## WRITTEN EXERCISE
Find every line in the material below that contains the string "inches", and copy each such line in full.

## RECORDS FOR PROCESSING

----

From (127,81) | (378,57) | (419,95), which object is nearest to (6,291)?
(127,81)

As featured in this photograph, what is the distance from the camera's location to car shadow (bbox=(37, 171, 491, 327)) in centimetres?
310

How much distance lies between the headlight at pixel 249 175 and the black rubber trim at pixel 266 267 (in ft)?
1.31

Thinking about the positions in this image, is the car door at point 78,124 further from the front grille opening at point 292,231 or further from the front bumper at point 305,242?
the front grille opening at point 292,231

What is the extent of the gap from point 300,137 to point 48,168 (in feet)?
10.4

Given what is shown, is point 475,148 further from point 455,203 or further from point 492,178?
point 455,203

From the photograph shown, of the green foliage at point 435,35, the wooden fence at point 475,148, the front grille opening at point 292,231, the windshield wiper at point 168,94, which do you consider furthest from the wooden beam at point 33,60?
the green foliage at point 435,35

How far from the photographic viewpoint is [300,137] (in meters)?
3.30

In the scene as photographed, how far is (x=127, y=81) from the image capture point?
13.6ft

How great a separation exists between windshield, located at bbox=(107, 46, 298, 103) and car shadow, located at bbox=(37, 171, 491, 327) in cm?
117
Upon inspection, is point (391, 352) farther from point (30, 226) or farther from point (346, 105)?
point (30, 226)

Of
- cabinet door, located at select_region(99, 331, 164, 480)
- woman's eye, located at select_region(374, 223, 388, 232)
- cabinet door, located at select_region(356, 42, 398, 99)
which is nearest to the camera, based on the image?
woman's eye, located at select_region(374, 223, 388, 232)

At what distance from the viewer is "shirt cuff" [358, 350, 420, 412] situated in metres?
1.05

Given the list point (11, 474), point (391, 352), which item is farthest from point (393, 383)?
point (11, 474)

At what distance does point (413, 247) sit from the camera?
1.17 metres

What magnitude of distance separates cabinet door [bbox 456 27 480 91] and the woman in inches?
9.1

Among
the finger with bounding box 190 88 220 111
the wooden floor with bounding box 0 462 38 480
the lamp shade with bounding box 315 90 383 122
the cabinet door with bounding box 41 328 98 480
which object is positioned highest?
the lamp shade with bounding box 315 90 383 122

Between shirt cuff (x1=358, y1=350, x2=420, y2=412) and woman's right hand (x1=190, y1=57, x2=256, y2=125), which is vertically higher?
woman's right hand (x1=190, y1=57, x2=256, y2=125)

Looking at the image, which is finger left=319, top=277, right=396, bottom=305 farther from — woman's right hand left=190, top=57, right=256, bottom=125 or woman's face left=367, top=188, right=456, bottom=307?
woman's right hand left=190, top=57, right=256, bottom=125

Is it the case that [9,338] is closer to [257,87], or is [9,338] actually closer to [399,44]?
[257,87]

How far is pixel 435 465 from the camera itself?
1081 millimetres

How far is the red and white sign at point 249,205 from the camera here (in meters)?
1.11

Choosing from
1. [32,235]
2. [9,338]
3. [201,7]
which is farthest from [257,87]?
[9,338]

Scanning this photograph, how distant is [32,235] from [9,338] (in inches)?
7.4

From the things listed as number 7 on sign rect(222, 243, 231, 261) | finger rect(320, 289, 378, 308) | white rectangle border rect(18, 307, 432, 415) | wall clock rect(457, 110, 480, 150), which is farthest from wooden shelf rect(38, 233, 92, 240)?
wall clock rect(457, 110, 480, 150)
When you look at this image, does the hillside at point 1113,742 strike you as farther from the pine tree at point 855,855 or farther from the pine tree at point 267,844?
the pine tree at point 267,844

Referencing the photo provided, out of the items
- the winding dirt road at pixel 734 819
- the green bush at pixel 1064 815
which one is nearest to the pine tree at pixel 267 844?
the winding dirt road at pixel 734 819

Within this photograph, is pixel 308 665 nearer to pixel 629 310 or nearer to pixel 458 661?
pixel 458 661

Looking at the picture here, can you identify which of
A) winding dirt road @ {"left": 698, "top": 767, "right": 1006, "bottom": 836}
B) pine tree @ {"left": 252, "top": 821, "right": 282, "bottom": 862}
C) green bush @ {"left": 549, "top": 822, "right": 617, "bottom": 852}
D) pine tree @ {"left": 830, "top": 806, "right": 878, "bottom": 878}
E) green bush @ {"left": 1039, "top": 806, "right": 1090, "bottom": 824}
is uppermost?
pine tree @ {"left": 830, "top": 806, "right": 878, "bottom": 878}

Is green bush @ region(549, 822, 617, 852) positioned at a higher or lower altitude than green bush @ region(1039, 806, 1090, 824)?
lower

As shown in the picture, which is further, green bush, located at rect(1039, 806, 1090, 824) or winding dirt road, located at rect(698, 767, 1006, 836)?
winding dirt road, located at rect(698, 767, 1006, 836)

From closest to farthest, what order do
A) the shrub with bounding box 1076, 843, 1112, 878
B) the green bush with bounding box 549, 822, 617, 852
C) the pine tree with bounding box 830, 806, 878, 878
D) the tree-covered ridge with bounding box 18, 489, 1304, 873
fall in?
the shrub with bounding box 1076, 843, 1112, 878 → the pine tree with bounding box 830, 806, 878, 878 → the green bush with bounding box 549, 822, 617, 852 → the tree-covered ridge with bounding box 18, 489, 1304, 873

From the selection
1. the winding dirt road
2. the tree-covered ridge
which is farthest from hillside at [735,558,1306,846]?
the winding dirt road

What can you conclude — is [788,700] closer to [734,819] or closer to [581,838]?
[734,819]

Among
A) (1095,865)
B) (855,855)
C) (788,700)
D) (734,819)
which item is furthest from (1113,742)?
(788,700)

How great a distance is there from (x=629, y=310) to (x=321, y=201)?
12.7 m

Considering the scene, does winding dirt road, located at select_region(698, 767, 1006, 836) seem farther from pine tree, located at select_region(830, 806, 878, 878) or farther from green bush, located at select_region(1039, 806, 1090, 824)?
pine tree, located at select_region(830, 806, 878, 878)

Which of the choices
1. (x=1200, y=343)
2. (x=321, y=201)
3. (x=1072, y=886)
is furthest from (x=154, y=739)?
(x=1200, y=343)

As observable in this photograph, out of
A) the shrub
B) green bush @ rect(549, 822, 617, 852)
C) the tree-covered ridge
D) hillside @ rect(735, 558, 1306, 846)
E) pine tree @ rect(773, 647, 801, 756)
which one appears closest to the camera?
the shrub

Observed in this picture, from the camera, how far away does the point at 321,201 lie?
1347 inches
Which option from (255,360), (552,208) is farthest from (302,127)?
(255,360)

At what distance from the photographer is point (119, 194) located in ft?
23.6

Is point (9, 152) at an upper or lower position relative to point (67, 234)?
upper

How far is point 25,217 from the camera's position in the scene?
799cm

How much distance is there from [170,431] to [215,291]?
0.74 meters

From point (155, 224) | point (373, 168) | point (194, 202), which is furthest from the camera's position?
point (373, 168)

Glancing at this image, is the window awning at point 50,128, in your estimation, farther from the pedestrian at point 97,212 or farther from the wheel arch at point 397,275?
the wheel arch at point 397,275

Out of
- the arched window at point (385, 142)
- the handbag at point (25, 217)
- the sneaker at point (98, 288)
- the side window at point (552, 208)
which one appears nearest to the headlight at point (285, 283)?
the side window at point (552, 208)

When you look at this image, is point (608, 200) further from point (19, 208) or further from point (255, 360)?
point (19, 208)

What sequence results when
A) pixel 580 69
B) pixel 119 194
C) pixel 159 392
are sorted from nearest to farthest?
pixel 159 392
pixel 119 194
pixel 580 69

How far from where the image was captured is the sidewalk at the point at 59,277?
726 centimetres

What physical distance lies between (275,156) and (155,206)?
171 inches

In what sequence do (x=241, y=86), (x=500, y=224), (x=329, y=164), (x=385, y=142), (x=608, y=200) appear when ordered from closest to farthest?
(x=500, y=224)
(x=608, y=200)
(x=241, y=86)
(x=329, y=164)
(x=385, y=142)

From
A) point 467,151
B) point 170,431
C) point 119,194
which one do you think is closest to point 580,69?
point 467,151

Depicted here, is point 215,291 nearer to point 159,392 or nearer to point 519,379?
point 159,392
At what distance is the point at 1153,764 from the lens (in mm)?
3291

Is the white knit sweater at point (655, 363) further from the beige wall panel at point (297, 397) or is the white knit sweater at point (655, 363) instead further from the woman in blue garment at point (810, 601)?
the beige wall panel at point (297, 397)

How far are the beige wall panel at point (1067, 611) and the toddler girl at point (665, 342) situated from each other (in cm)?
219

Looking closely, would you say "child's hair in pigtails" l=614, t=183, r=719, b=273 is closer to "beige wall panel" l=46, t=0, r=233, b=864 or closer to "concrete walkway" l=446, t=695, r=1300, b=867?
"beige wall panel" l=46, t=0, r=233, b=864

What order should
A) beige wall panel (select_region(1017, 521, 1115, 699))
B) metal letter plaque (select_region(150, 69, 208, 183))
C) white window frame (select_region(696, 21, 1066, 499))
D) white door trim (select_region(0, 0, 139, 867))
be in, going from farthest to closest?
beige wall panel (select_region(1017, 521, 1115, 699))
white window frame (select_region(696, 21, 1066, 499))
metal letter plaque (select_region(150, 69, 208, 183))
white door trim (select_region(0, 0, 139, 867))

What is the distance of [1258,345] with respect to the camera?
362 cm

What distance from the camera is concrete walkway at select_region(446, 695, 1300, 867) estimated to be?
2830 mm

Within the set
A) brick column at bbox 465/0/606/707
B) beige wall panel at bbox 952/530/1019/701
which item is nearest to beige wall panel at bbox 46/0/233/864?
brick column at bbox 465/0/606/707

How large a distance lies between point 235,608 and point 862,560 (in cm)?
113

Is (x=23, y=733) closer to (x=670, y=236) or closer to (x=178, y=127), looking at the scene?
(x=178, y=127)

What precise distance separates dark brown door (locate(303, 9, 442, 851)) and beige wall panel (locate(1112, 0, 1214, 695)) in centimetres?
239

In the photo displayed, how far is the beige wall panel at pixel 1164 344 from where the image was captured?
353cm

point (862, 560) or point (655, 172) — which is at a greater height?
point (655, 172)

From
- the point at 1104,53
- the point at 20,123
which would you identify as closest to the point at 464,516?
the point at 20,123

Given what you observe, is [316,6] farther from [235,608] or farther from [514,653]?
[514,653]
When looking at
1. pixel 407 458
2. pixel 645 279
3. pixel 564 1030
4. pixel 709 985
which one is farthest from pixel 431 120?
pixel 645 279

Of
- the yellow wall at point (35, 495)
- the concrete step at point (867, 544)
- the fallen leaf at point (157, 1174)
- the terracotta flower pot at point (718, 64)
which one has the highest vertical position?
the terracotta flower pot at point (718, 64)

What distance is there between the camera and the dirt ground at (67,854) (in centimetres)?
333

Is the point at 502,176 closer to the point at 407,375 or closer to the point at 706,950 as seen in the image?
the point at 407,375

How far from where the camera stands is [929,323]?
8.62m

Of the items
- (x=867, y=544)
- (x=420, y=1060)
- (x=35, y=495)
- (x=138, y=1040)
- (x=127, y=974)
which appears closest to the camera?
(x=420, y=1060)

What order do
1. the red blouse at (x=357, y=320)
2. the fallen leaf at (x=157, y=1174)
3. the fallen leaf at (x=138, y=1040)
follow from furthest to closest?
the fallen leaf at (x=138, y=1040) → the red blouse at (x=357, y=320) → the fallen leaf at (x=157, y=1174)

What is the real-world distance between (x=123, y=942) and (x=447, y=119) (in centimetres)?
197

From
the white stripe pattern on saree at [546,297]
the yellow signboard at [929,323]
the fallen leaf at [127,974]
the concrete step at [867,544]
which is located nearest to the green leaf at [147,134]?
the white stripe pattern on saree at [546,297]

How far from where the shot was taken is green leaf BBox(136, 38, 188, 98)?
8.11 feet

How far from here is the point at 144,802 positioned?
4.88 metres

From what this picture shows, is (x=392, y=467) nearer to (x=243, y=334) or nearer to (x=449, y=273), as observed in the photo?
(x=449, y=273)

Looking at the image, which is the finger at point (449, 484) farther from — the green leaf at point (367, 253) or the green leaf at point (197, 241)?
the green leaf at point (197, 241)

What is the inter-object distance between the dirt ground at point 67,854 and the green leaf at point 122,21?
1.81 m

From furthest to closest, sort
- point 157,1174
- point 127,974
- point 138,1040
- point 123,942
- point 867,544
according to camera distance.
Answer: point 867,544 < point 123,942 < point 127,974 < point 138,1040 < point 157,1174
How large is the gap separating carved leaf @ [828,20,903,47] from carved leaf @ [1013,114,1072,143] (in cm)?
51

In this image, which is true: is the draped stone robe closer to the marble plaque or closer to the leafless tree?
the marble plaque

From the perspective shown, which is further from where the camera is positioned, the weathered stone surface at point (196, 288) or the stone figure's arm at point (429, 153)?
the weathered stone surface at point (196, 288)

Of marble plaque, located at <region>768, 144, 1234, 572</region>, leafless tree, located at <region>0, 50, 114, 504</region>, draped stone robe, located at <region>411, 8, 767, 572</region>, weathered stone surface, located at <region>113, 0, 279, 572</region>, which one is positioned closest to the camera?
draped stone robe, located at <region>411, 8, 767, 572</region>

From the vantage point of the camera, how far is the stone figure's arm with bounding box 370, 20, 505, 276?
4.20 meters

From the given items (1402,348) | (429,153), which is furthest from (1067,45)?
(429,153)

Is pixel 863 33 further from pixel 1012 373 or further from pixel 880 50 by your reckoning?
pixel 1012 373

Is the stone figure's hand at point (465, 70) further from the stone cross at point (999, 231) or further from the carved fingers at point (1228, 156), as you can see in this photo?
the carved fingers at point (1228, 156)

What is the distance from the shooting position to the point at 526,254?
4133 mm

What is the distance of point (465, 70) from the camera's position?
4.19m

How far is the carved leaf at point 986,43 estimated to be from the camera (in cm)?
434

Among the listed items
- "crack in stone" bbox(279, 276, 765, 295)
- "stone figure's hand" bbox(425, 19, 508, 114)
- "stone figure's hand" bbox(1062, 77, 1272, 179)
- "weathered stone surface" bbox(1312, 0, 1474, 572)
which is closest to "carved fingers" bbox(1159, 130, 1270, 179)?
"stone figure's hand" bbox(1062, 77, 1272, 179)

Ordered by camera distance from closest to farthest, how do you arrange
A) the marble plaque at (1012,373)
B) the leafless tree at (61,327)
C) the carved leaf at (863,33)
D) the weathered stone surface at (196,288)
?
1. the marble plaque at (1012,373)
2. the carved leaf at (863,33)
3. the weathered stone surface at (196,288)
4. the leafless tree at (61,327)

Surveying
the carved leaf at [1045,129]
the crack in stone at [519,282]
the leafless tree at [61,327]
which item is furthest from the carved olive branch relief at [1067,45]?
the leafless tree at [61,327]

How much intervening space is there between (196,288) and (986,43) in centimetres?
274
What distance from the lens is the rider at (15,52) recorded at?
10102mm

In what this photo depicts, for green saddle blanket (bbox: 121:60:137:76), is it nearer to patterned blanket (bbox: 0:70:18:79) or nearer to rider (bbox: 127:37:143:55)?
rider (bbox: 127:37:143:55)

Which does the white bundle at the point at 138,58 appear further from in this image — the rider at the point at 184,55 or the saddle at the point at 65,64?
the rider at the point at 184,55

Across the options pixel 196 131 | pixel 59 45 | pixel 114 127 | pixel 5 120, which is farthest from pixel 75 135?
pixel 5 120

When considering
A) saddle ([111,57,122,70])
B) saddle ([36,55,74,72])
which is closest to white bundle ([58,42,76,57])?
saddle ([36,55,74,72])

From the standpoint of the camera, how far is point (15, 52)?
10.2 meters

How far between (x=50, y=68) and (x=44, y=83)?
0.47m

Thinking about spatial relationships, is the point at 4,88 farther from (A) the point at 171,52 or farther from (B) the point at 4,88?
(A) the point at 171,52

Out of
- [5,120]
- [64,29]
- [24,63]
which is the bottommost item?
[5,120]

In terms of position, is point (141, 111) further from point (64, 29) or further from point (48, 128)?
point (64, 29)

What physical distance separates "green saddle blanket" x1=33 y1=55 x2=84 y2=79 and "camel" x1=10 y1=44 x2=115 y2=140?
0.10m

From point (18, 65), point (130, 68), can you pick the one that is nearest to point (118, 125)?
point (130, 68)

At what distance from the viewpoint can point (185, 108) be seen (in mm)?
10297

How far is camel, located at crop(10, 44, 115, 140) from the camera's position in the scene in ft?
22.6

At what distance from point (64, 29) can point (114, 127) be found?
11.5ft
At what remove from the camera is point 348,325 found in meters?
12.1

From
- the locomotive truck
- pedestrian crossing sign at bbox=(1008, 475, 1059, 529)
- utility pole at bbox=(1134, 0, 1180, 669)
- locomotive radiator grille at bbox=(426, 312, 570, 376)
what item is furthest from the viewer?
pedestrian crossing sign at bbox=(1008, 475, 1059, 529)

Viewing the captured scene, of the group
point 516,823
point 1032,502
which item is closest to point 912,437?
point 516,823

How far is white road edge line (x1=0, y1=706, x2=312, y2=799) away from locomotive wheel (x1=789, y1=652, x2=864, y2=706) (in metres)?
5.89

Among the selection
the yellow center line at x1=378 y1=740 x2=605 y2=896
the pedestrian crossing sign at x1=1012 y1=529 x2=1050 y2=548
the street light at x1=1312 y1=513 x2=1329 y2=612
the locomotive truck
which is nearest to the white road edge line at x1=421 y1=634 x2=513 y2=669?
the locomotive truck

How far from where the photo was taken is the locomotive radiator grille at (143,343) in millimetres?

----

## FULL OUTPUT
What magnitude of distance separates cabinet door [bbox 456 27 480 91] and the woman in inches?
Scanning this photograph, how distant is [32,235] from [9,338] (in inches)?
1347 inches
171 inches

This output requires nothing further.